Related
Edit: I fixed y so that x,y have the same length
I don't understand much about programing but I have a giant mass of data to analyze and it has to be done in Python.
Say I have two arrays:
import numpy as np
x=np.array([1,2,3,4,5,6,7,8,9,10])
y=np.array([25,18,16,19,30,5,9,20,80,45])
and say I want to choose the values in y which are greater than 17, and keep only the values in x which has the same index as the left values in y. for example I want to erase the first value of y (25) and accordingly the matching value in x (1).
I tried this:
filter=np.where(y>17, 0, y)
but I don't know how to filter the x values accordingly (the actual data are much longer arrays so doing it "by hand" is basically imposible)

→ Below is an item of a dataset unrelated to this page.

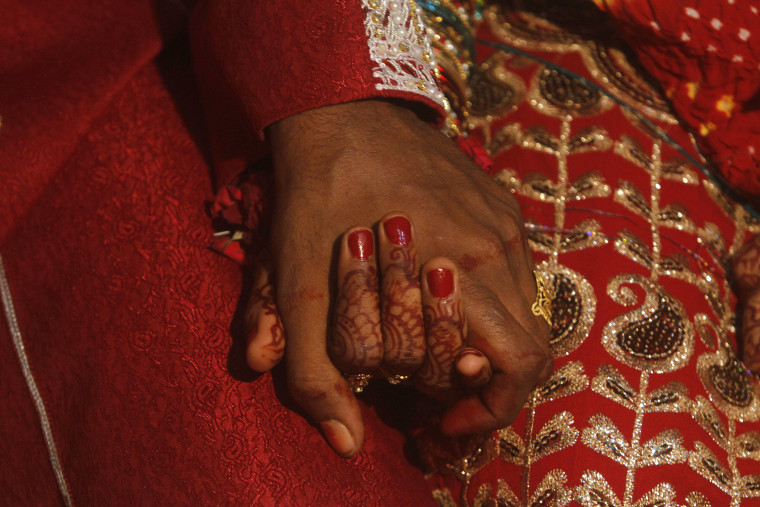 A bride and groom hold hands as they sit together during a mass marriage ceremony held in Karachi, Nov. 30, 2013. (Photo by Athar Hussain/Reuters)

Solution: using #mozway tip, now that x,y have the same length the needed code is:
import numpy as np
x=np.array([1,2,3,4,5,6,7,8,9,10])
y=np.array([25,18,16,19,30,5,9,20,80,45])
x_filtered=x[y>17]
As your question is not fully clear and you did not provide the expected output, here are two possibilities:
filtering
Nunique arrays can be sliced by an array (iterable) of booleans.

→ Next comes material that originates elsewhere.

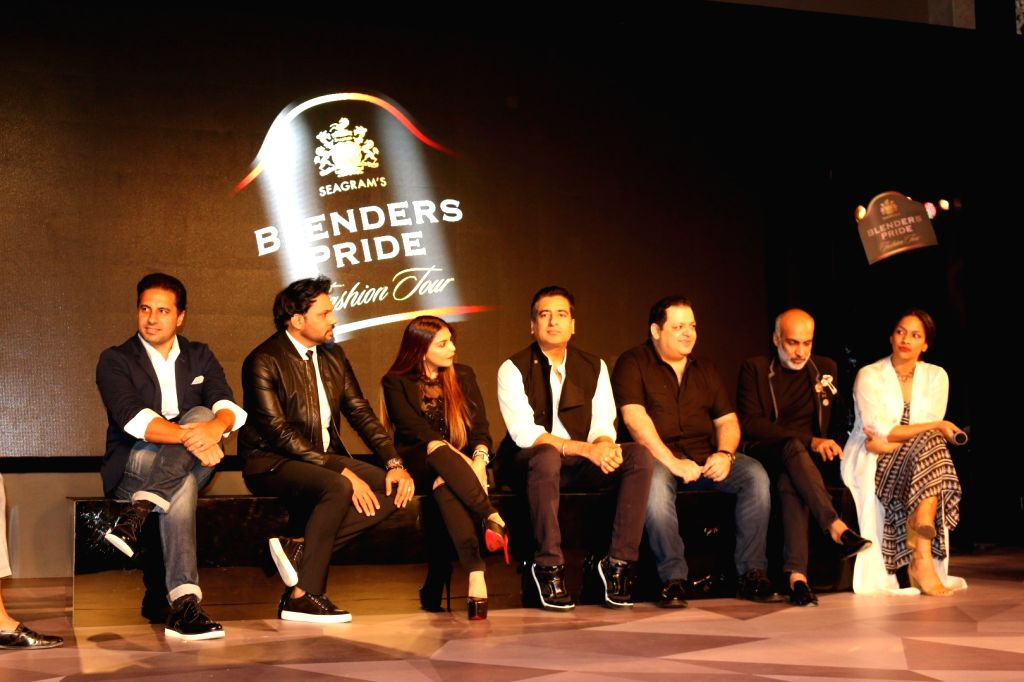 (L to R) Fashion designers Shantanu, Shane Peacock, Falguni, Rahul Khanna, Rohit Gandhi, Manish Arora and Masaba Gupta during the unveiling of Reflections of Style at the preview of Blenders ... - Rahul Khanna, Rohit Gandhi, Manish Arora and Masaba Gupta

If the two arrays were the same length you could do:
x[y>17]
Here, xis longer than y so we first need to make it the same length:
import numpy as np
x=np.array([1,2,3,4,5,6,7,8,9,10])
y=np.array([25,18,16,19,30,5,9,20])
x[:len(y)][y>17]
Output: array([1, 2, 4, 5, 8])
replacement
To select between x and y based on a condition, use where:
np.where(y>17, x[:len(y)], y)
Output:
array([ 1, 2, 16, 4, 5, 5, 9, 8])
As someone with little experience in Numpy specifically, I wrote this answer before seeing #mozway's excellent answer for filtering. My answer works on more generic containers than Numpy's arrays, though it uses more concepts as a result. I'll attempt to explain each concept in enough detail for the answer to make sense.
TL;DR:
Please, definitely read the rest of the answer, it'll help you understand what's going on.
import numpy as np
x = np.array([1,2,3,4,5,6,7,8,9,10])
y = np.array([25,18,16,19,30,5,9,20])
filtered_x_list = []
filtered_y_list = []
for i in range(min(len(x), len(y))):
if y[i] > 17:
filtered_y_list.append(y[i])
filtered_x_list.append(x[i])
filtered_x = np.array(filtered_x_list)
filtered_y = np.array(filtered_y_list)
# These lines are just for us to see what happened
print(filtered_x) # prints [1 2 4 5 8]
print(filtered_y) # prints [25 18 19 30 20]
Pre-requisite Knowledge
Python containers (lists, arrays, and a bunch of other stuff I won't get into)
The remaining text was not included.